The completion of Schiavello’s new headquarters, located in Tullamarine, Melbourne, in 2005 provided Schiavello managing director, Peter Schiavello, with the perfect opportunity to engage his passion for art through a unique collaborate with design luminary Mari Funaki. It was a collaboration that started small and would finish in a ‘monumental’ gesture.
Japanese by birth, Mari arrived in Melbourne in the 70s where she would study, work and later set up the world-renowned Gallery Funaki. Her jewellery and object designs were renowned for their delicate, insect-like forms, always mathematical in precision, and dynamic and activating in their relationship with the body and the built environment.
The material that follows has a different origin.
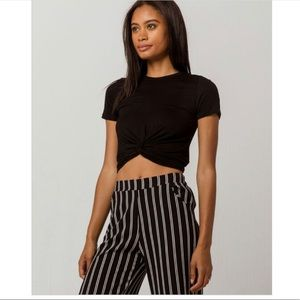 Black tie in front cropped tee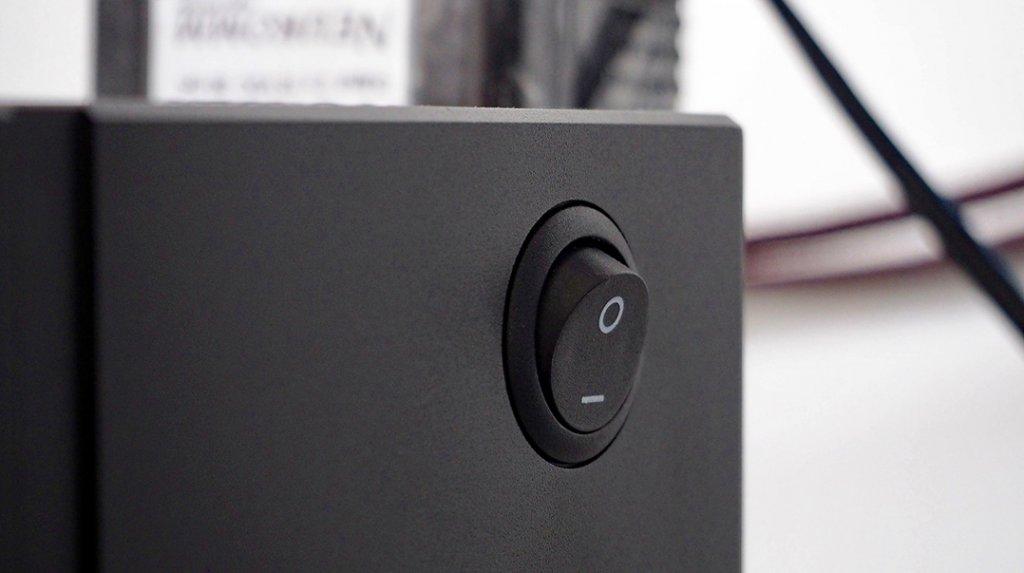 Der Ein/Aus-Schalter befindet sich auf der Seite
Captivated by Mari’s work, Peter commissioned her in 2007 to create a piece that would welcome guests to Schiavello’s headquarters. She, in response, handcrafted a 1:22 scale maquette of the proposed full scale sculpture.
“Schiavello has long prided itself on design quality and excellence,” comments Peter. “When selecting the designers that we work with at Schiavello we always look for design distinction and a unique approach. It is important to us that we work with those whose values are similar to ours.”
Having worked with numerous international and Australian designers, (London studio Doshi Levien, Italian architect-designer Mario Bellini, and Melbourne designers Helen Kontouris and Joost Bakker – to name a few), Schiavello takes great pride in producing designs that stand the test of time from both a quality point of view, as well as market relevance.
The collaboration between Schiavello and Mari’s was a first for the company and unique in its scope. Mari’s skilled craftsmanship and unerring eye, combined with Schiavello’s uncompromising approach to manufacturing excellence: “It was with great pride that we were able to fabricate this extraordinary work,” says Peter.
The sculpture was produced in-house at Schiavello’s 70,000sqm manufacturing plant in Melbourne and erected at the Schiavello HQ in 2011.
Monumental in scale and materiality – it reaches 5.7 metres high, 13.6 metres long and weighs 2.6 tonnes, the sculpture echoes Mari’s early discovery of paper thin blackened mild steel. This she would blacken it to the point that it seemed to absorb light, enhancing her objects’ fragility.
Schiavello’s culture of design quality and attention to detail in manufacturing were integral to recreating a monumental sculpture that stayed true to Mari’s vision, and the depth and delicacy of that original maquette. Her untimely passing in 2010 makes it all the more meaningful in its homage to a lifetime devoted to great design.
In 2016 Schiavello looks back at its most monumental moments as it celebrates 50 wonderful years of outstanding design and manufacturing in Australia and abroad.